--- Given data ---
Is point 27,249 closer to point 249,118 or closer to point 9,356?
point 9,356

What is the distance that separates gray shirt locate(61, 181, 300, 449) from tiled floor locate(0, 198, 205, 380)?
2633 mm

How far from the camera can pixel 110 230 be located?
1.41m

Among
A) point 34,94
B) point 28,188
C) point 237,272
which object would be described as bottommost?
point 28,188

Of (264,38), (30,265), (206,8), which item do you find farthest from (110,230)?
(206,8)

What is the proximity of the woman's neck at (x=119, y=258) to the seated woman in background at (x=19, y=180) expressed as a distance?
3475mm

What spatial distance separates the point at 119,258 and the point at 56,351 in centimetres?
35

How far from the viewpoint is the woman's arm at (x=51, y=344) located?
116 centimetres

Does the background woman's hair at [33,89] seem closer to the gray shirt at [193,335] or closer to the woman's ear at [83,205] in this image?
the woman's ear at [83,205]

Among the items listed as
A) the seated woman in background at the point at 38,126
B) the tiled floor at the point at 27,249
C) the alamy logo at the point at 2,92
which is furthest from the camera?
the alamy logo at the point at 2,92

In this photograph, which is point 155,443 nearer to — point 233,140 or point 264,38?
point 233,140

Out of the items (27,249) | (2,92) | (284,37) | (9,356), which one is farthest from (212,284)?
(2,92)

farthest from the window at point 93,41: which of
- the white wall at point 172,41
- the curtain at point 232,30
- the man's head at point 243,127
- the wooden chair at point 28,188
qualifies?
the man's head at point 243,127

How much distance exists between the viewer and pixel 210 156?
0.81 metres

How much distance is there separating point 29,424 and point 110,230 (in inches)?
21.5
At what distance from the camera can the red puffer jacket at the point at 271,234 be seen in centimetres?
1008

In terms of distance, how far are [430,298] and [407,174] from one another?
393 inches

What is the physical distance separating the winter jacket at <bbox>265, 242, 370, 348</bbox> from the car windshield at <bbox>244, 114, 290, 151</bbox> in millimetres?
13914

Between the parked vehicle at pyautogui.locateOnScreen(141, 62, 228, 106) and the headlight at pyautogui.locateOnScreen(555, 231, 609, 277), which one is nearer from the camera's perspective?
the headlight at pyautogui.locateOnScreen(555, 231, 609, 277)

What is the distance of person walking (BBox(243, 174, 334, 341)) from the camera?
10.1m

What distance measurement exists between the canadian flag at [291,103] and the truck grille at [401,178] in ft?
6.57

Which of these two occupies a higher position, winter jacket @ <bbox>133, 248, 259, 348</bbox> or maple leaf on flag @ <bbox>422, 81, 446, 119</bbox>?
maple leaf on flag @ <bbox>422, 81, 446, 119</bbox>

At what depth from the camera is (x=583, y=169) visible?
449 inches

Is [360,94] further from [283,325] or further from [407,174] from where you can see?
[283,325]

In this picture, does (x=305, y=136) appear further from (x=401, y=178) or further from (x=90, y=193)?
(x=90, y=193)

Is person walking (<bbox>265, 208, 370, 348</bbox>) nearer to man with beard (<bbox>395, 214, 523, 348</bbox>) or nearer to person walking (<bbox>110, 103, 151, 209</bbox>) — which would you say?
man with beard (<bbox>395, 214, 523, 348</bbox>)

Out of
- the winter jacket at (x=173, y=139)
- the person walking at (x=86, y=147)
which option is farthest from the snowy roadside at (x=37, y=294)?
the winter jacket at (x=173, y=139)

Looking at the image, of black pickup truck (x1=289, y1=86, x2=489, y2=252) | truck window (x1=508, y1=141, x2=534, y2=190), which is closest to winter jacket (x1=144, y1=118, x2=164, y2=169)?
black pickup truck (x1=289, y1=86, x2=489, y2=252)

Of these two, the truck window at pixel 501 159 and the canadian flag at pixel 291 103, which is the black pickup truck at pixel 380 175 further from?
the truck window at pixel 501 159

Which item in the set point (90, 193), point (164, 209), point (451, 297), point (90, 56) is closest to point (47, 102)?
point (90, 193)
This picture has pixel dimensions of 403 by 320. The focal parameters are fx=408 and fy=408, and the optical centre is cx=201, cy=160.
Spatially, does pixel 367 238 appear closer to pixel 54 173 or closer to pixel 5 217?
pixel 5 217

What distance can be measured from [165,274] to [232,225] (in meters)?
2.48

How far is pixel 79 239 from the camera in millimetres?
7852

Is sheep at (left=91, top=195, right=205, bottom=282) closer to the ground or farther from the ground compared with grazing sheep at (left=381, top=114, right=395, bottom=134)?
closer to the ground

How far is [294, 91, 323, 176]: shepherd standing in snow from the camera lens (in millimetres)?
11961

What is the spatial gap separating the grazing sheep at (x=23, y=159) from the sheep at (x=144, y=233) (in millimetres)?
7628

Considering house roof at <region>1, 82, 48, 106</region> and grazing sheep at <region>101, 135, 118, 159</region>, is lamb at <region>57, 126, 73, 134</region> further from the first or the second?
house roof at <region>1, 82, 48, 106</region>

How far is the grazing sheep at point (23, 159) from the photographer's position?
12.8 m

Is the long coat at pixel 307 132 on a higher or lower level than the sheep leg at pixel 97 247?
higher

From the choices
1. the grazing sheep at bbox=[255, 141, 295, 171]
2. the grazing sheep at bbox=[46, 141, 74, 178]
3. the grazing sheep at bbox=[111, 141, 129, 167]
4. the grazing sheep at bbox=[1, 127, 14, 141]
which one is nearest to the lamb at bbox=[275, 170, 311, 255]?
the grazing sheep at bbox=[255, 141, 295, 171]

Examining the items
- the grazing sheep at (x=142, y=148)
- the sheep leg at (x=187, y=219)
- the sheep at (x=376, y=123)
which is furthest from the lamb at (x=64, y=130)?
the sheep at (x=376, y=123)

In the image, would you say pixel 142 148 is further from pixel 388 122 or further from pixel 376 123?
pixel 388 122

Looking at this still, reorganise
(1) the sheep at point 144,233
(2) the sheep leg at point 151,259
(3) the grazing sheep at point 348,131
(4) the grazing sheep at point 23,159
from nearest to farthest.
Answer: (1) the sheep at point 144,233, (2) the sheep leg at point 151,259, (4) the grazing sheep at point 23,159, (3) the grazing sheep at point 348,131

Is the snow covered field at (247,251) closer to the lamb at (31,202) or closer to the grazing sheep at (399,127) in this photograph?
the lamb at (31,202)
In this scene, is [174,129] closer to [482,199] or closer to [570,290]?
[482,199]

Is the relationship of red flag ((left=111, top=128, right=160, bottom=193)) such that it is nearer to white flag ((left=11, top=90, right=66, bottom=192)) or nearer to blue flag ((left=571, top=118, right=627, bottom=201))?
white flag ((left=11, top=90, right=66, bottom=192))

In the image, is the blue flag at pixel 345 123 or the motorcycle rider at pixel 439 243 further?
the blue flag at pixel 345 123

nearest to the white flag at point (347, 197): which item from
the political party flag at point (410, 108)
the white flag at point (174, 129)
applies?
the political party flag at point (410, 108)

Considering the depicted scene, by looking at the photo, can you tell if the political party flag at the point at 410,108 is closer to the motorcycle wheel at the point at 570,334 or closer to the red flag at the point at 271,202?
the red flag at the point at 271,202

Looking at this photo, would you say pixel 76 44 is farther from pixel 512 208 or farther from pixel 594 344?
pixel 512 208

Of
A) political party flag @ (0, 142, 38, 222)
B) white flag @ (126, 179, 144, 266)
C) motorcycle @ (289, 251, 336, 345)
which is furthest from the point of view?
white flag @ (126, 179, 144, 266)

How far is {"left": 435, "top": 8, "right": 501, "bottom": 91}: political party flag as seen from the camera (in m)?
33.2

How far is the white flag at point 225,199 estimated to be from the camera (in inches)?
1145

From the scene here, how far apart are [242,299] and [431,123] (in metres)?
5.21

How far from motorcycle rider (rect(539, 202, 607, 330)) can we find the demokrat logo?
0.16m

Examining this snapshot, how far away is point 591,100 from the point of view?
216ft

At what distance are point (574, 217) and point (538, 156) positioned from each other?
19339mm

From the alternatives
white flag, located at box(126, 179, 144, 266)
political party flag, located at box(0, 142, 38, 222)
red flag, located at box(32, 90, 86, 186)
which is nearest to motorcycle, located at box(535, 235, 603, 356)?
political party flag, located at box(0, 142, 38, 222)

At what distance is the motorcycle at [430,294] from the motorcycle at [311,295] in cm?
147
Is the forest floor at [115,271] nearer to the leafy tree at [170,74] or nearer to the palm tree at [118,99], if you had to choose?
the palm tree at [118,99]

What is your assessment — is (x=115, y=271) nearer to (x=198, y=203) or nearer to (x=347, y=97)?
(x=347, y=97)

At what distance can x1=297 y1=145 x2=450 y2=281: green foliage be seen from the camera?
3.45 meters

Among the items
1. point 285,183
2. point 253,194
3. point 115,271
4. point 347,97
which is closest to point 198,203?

--- Given request ---
Rewrite the listing from the line containing "At what distance is" through its final line, changing "motorcycle" to "scooter" and leaving everything else as it stands. Return only those lines.

--- Reply to the task ---
At what distance is the scooter at [430,294] from the scooter at [311,295] in cm?
147
Is the forest floor at [115,271] nearer to the leafy tree at [170,74] or nearer to the palm tree at [118,99], if you had to choose?
the palm tree at [118,99]

What is your assessment — is (x=115, y=271) nearer to (x=198, y=203) or nearer to (x=347, y=97)?
(x=347, y=97)

At what distance can x1=297 y1=145 x2=450 y2=281: green foliage be seen from the camera?
3.45 meters

Among the items
1. point 285,183
2. point 253,194
3. point 115,271
4. point 347,97
which is closest to point 198,203?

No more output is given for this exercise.